** Required work **
1. Reproduce verbatim the passage of the mailing-list thread on reaction time from "Thanks for your" up to and including "UDP media streams?".
2. In the mailing-list thread on reaction time, what does Michael Welzl identify as the control interval that can and should be acted upon?
3. Extend the mailing-list thread on reaction time, beginning right after its final sentence.

[R-C] Timely reaction time (Re: Comments on draft-alvestrand-rtcweb-congestion-01)

[Michael Welzl]

Hi Randell,

Thanks for your many comments! Catching up now:


On Apr 8, 2012, at 8:33 AM, Randell Jesup wrote:

> On 4/7/2012 1:37 PM, Michael Welzl wrote:
>>
>> On Apr 7, 2012, at 7:19 PM, Randell Jesup wrote:
>>> What's the RTO in this case, since we're talking UDP media streams?
>>> TCP RTO?
>>
>> Something in the order of that is what I had in mind. An RTT is the
>> control interval that we can and should act upon, and of course you'd
>> rather have an estimate that is averaged, and you really want to  
>> avoid
>> having false positives from outliers, so you want to give it a
>> reasonable safety margin. The TCP RTO has all that.
>>
>> Note I'm not "religious" about this - I think a mechanism that would
>> react e.g. an RTT late could still lead to a globally "okay" behavior
>> (but that would then be worth a closer investigation). My main  
>> point is
>> that it should be around an RTO, or maybe a bit more, but not  
>> completely
>> detached from RTT measurements.
>
> One thing I worry about for media streams if you mandate RTT- 
> timeframe reaction (which usually means RTT-timeframe distance  
> between reverse-path reporting) is the amount of potential  
> additional reverse-path traffic they can engender.

(Dataset records)
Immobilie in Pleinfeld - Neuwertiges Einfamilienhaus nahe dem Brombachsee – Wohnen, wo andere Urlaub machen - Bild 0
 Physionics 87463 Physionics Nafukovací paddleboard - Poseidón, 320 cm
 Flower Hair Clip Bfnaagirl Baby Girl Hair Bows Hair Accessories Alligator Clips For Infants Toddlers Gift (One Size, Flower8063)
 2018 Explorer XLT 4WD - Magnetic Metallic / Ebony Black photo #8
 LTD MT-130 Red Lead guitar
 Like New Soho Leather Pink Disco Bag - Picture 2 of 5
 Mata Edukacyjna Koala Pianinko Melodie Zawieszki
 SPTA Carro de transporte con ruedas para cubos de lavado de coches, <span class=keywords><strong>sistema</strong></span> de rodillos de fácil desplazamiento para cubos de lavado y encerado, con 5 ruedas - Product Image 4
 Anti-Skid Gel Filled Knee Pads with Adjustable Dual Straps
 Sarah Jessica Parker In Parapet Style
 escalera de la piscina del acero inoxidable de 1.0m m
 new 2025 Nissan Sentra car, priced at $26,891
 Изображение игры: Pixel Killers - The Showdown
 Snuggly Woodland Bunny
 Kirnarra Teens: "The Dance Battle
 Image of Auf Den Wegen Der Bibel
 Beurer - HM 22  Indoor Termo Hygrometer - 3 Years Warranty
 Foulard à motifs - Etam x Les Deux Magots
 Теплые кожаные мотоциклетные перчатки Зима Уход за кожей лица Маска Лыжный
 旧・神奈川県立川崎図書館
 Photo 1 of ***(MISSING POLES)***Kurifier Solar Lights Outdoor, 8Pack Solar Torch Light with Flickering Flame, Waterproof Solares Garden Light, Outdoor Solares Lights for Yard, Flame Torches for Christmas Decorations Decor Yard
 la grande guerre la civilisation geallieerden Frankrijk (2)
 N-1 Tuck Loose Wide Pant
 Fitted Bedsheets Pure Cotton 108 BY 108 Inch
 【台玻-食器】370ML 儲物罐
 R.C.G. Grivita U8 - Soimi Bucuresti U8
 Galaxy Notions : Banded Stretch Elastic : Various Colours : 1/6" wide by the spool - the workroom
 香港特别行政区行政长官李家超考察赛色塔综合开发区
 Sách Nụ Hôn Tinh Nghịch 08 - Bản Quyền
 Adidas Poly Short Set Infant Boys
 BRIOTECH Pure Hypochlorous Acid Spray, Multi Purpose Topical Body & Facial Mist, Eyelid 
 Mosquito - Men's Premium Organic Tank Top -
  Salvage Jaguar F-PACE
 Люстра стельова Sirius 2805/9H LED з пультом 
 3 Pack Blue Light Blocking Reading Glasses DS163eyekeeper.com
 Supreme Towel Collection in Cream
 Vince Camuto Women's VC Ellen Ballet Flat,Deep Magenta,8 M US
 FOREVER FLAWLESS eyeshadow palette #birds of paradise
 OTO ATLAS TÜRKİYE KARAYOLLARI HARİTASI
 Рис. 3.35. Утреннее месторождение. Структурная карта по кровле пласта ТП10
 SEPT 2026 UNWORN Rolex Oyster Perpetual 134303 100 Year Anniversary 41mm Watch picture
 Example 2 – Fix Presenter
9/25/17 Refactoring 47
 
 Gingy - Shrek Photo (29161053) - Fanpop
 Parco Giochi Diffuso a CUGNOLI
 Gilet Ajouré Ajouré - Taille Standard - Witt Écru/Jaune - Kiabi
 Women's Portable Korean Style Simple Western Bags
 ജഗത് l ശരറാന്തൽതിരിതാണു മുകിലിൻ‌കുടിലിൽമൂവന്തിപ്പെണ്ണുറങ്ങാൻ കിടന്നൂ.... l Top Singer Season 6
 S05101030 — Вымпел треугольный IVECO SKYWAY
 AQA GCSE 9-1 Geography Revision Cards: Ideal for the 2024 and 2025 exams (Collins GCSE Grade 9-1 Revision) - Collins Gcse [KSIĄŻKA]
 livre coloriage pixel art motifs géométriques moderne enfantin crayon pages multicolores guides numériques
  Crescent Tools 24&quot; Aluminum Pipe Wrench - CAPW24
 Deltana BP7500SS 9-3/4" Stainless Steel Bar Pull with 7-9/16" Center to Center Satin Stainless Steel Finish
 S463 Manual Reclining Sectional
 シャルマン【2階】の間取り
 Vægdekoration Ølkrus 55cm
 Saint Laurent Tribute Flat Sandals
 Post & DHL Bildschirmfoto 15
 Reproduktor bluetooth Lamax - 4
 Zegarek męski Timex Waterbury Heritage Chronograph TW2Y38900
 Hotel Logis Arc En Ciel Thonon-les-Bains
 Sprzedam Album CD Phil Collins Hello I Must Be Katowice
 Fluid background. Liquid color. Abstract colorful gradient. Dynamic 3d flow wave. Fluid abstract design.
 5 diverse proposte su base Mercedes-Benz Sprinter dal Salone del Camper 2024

** Your responses **
1.
Thanks for your many comments! Catching up now:


On Apr 8, 2012, at 8:33 AM, Randell Jesup wrote:

> On 4/7/2012 1:37 PM, Michael Welzl wrote:
>>
>> On Apr 7, 2012, at 7:19 PM, Randell Jesup wrote:
>>> What's the RTO in this case, since we're talking UDP media streams?

2. An RTT.

3.
>
> This is especially relevant in UDP land you don't have ACKs, and the  
> available additional path of RTCP is bandwidth-limited itself with  
> rules that might not allow you to send immediately.  This could be  
> an especially relevant constraint on low-RTT channels, especially if  
> they're also low-bandwidth.  IIRC, the same issue/impact was flagged  
> in TFRC, but I think the issue may be worse here.

I'd argue that this rule is simply stupid when applied to congestion  
control. I understand the desire to limit feedback signaling, but  
doing congestion control right simply requires ACKs as a function of  
the RTT.
One way out of this is to run RTP not over UDP but over a transport  
that uses the right amount of ACKs. Or call the UDP-based congestion  
control scheme + encapsulation a new protocol, with new rules, and run  
RTP "over" it, then the rules are gone  :-)


> In terms of global stability, an aspect of these sorts of algorithms  
> that helps is that even if they may be a little slow to react(*) in  
> a downward direction, they are also typically slow to re-take  
> bandwidth. If they also use the slope of the delay change to  
> estimate bandwidth, they can also be more accurate in their reaction  
> to bandwidth availability changes, so when they do react they tend  
> to avoid undershooting, and don't overshoot by much the way TCP may.
>
> (*) It's important to note that in normal operation, a delay-sensing  
> algorithm may react much *faster* than TCP even if the reaction  
> delay is many RTT - because the clock starts counting for a delay- 
> sensitive algorithm when the bottleneck appears, not when the buffer  
> overflows at the bottleneck.  A delay sensitive algorithm that isn't  
> faced with giant changes in queue depth will almost always react  
> faster than TCP IMHO.

... I'd generally agree, but all of that totally depends on the ACK  
frequency.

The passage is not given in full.